The vast majority of reverse mortgages are classified as Home Equity Conversion Mortgages (HECMs) and are insured by the Federal Housing Administration (FHA). However, a small portion of reverse mortgages on the market are offered by private lenders, and are not insured or closely regulated by the FHA. In general, proprietary reverse mortgage loans can offer significantly more flexibility to borrowers, but also don’t have many of the protections that naturally come with HECMs. Despite that, certain federal laws do apply to proprietary reverse mortgages, including the fact that borrowers must be at least 62 years old to qualify.

What are the Differences Between HECMs and Proprietary Reverse Mortgages?

One of the biggest differences between HECMs and proprietary reverse mortgages is the fact that proprietary reverse mortgages are not beholden to the FHA lending limits. Right now, HECMs are limited to a maximum of $679,650 or the home’s appraised value, whichever is less. In contrast, proprietary reverse mortgages are only limited to the maximum amount that the borrower is willing to lend. And, when it comes to jumbo reverse mortgages, that number could easily be several million dollars.

Also, unlike HECMs, proprietary reverse mortgages usually do not require borrowers to pay any form of mortgage insurance. So, if you get a reverse mortgage, you won’t have to pay an upfront mortgage insurance premium (UMIP), or a regular mortgage insurance premium (MIP). However, proprietary reverse mortgages may have their own fees, so you won’t necessarily be saving money by getting one. In fact, proprietary reverse mortgages typically have higher interest rates than HECMs, so you’ll usually end up paying more for your loan.

Proprietary Reverse Mortgages and Non-Borrowing Spouses

Since mid-2014, HECMs have carried certain protections for non-borrowing spouses, Specifically, non-borrowing spouse are permitted to stay in a home after the borrowing spouse has passed away or moved to a nursing home, as long as they get certified as an eligible spouse before the borrower has passed away. They also will have to get re-certified each year afterward, as long as they want to continue staying in the home. In addition, non-borrowing spouses need to uphold the general rules of the reverse mortgage, including paying property taxes, homeowners insurance, and maintaining the property.

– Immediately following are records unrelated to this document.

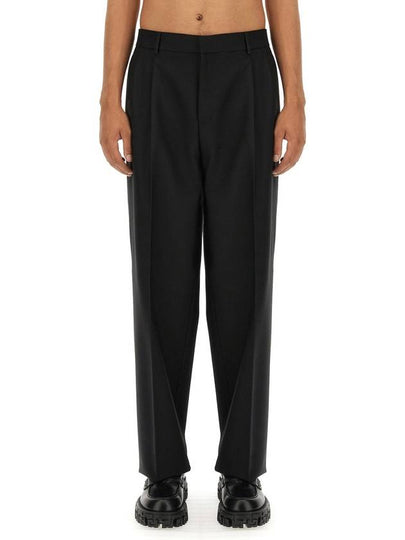 straight pants 1012722 1A079781B000 - VERSACE - BALAAN 2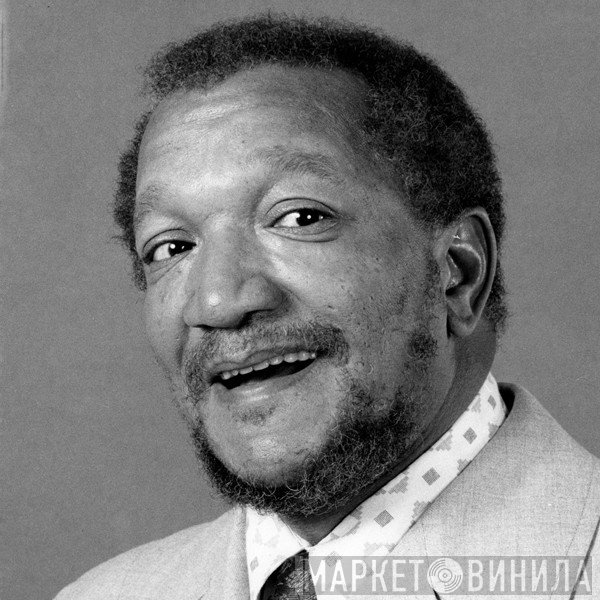 Redd Foxx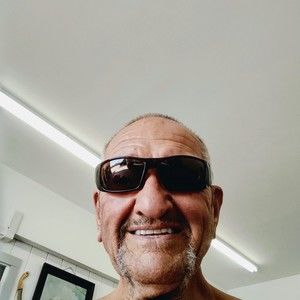 Meet your Posher, William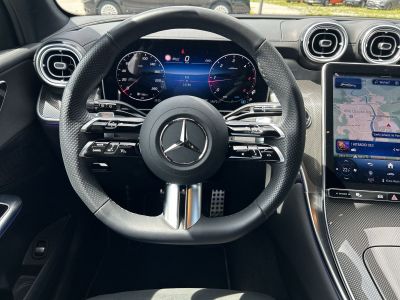 Mercedes-Benz GLC Gebrauchtwagen Mercedes-Benz GLC Gebrauchtwagen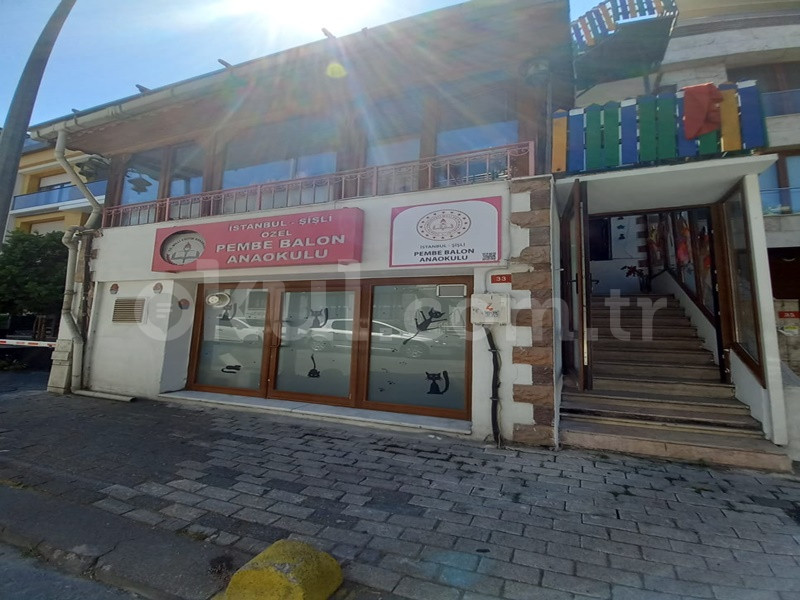 Özel Pembe Balon Anaokulu - 1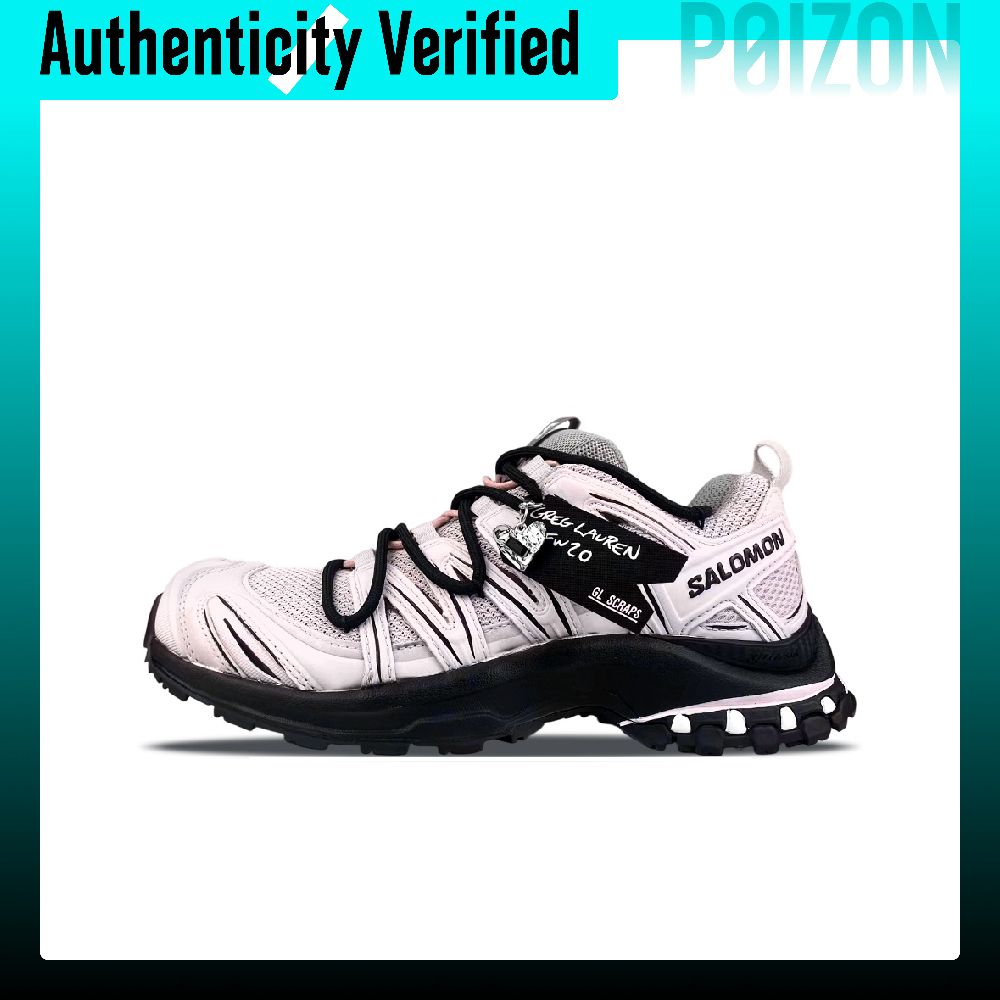 Salomon Shoes Xa Pro 3D - รองเท้าวิ่งเทรลและฝึกซ้อม SALOMON XA PRO 3D รองรับแรงกระแทก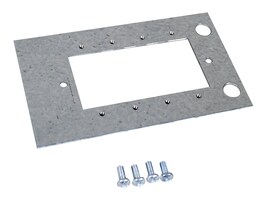 Legrand AV CRFB-MAAP-4                    Main Image from Left-angle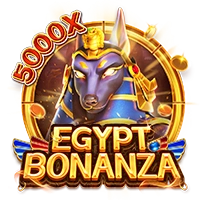 EGYPT BONANZA - BEERSLOT365
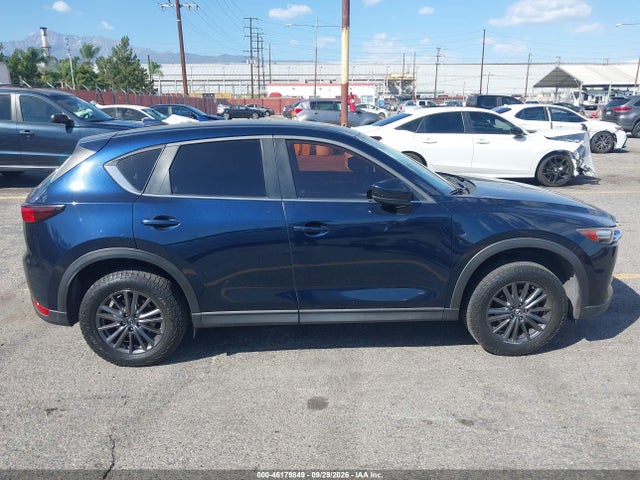 Mazda Cx-5 Touring 2020 JM3KFACM5L0803510 Image 14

Jumbo Reverse Mortgages are The Most Popular Form of Proprietary Reverse Mortgages

Earlier in this article, we mentioned that certain proprietary reverse mortgage lenders offer jumbo reverse mortgages. In fact, most proprietary reverse mortgages are actually jumbo reverse mortgages. Jumbo reverse mortgages are usually only available to borrowers who have homes worth more than $1 million, but recent market changes mean that these loans may be available for borrowers with homes valued at as little as $850,000. Right now, only two lenders offer jumbo reverse mortgage products to borrowers: American Advisors Group and Finance of America Reverse.